- _COLLECTED MATERIAL_
******************************

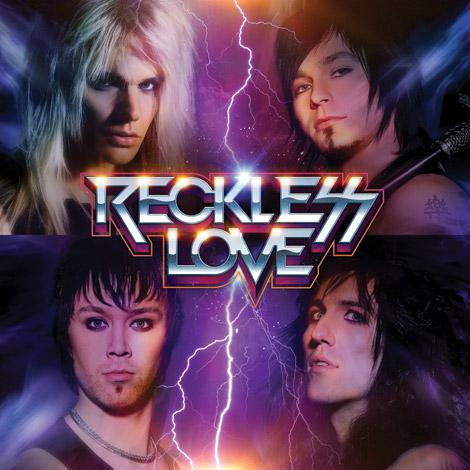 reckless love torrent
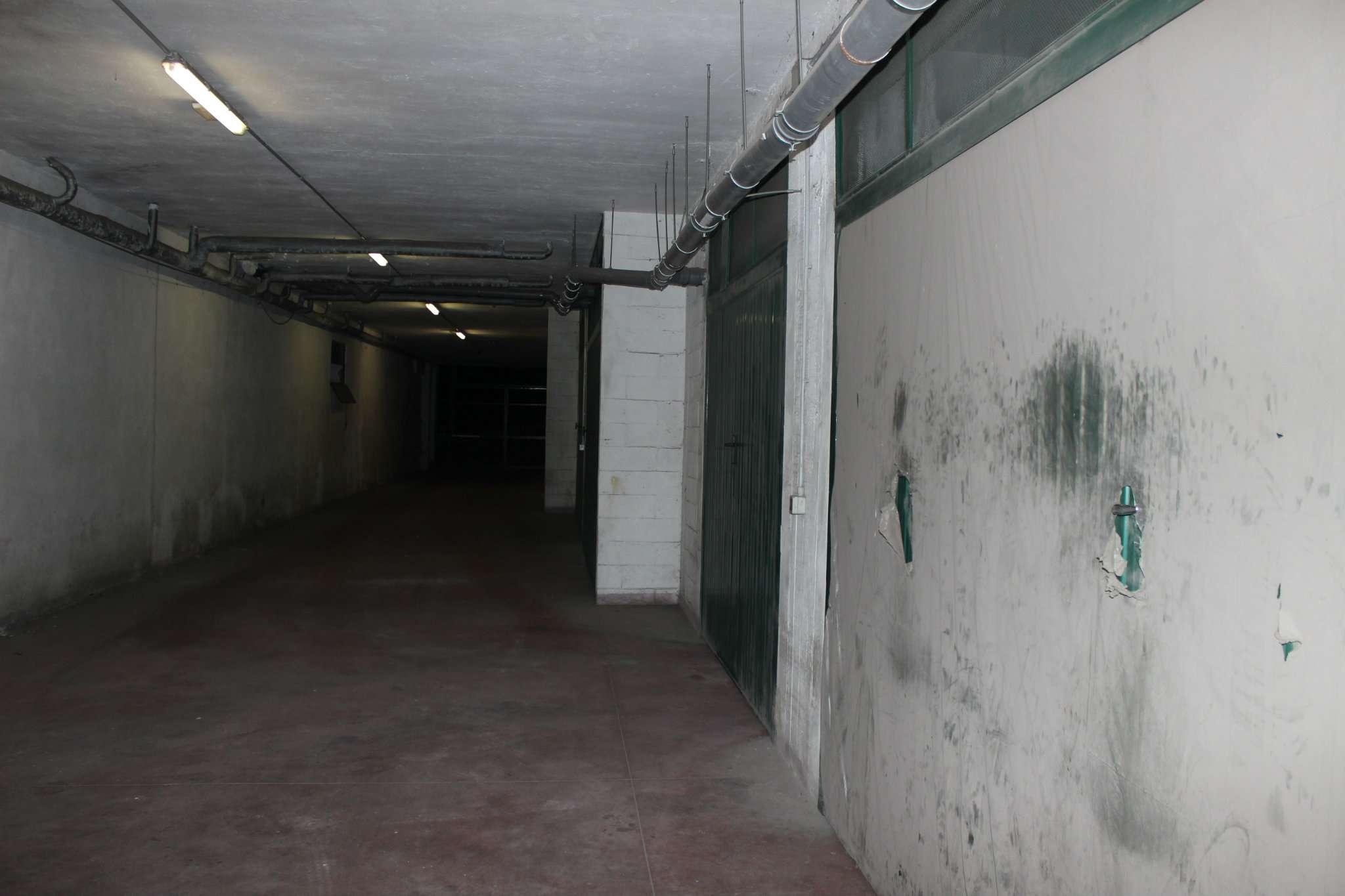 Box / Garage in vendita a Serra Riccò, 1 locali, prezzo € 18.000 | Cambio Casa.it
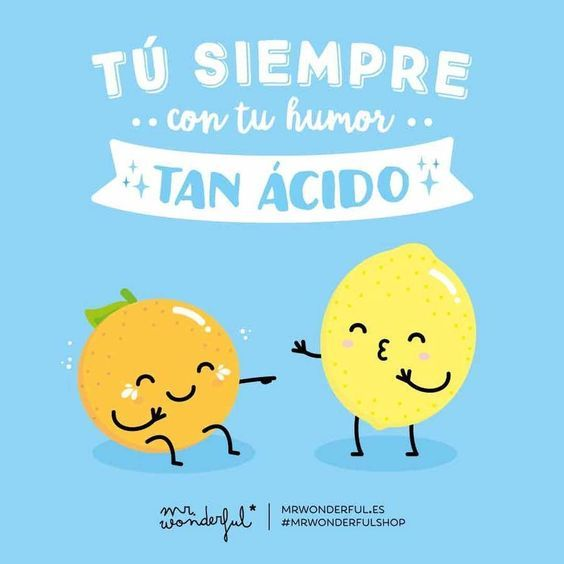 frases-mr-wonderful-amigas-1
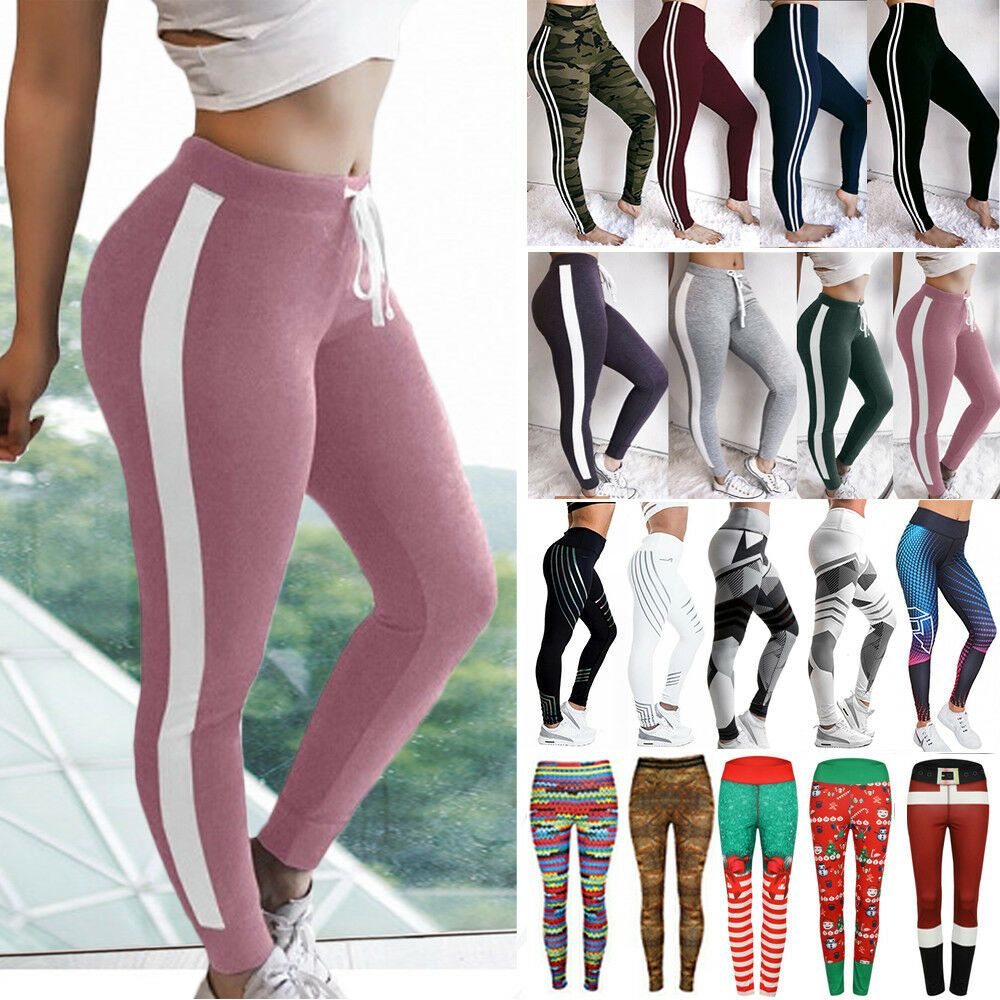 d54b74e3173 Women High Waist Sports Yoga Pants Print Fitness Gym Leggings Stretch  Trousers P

******************************

- _PROBLEM DESCRIPTION_
All of the material above is to be retyped exactly, with no pictures included.

- _SOLVED PROBLEM_
 reckless love torrent
 Box / Garage in vendita a Serra Riccò, 1 locali, prezzo € 18.000 | Cambio Casa.it
 frases-mr-wonderful-amigas-1
 d54b74e3173 Women High Waist Sports Yoga Pants Print Fitness Gym Leggings Stretch  Trousers P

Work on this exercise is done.